No sé qué bicho le picó a mi papá para prohibirnos de raíz las telenovelas y las revistas de “chullitas y bandidos”; él, que era tan consentidor y buena gente, no admitía que viéramos o leyéramos lo que consideraba basura. Según decía, lo hacía para que tuviéramos sentido común, al que consideraba el menos común de los sentidos. Yo, de tal palo tal astilla, prohibí a mis pobres hijas que oyeran al grupo Menudo, que vieran los culebrones de su época y jugaran a ser reinas. Mis hijas tenían colección de casetes de Betamax con clásicos del cine infantil, con música de Piero y Mercedes Sosa y su favorito: Les Luthiers.

Cuando Carito tenía unos 6 años, fuimos a la iglesia de La Compañía; ella, abrumada por su belleza y con curiosidad, preguntaba qué era un reclinatorio, el púlpito, un confesionario. Mis respuestas le satisficieron excepto la del confesionario, para lo que tuve que explicarle primero qué era un pecado, qué significaba confesar, qué era un cura, para finalmente sentarme en el confesionario y jugar a que la confesaba. Empecé a actuar mi papel de sacerdote y abriendo la ventanita que nos separaba y que la colocaba en el anonimato, con voz solemne dije: Dime tus pecados; cuál fue mi sorpresa cuando ella un poco insegura respondió: Mami, estoy viendo una telenovela.

Me acordé de esto porque siento que la realidad ecuatoriana se ha vuelto una verdadera telenovela. Un culebrón mal actuado, pobre y de pésima calidad. Directores, actores, ambientes y argumentos no solo dan pena, dan asco. Vemos, casi sin cambiar de canal, a un fiscal que nos recuerda irremediablemente a Tres Patines, con la diferencia de que no causa gracia. Luego leemos la peor historieta, la más oscura, peor ilustrada y mal escrita, aquella sin superhéroes y solo con villanos que juegan a ser hombres invisibles: el cómic Odebrecht.

Finalmente asistimos al último culebrón, ese que no tuvo nombre, porque tampoco tuvo ni pies ni cabeza, porque todo estuvo al revés y los chullitas fueron tratados como bandidos. Fue tan vergonzoso y de pobre actuación que no deberíamos volver a recordarlo, pero nos toca hacerlo para evitar que se repita, para que la vergüenza vuelva a la cara de esos actores de reparto, directores de escena y guionistas en quienes parece que la ambición y el poder han obrado como vampiro y les ha dejado sin sangre en la cara.

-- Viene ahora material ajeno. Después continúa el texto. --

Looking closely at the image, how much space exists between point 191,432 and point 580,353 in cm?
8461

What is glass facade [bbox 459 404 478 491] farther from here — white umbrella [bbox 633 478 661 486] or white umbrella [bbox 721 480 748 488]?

¿Qué pasó con su sentido común, señor contralor? ¿Qué hacía en ese sillón gigante, señora jueza? Atreverse a poner a Simón Espinosa, a Julio César Trujillo, a la doctora Robalino y a demás gente de bien en el papel de acusados fue una ignominia, un atrevimiento, un acto de insolencia, grotesco y burdo que a los ciudadanos de bien nos será difícil perdonar. ¿Con qué autoridad moral inculpan y juzgan a quienes son quizá el último referente de rectitud?

Quiero creer que Lenín Moreno sí tiene sentido común, quiero creer que su actitud conciliadora es real, que él también está asqueado de estas telenovelas mediocres y quiere terminar con ellas de una vez por todas.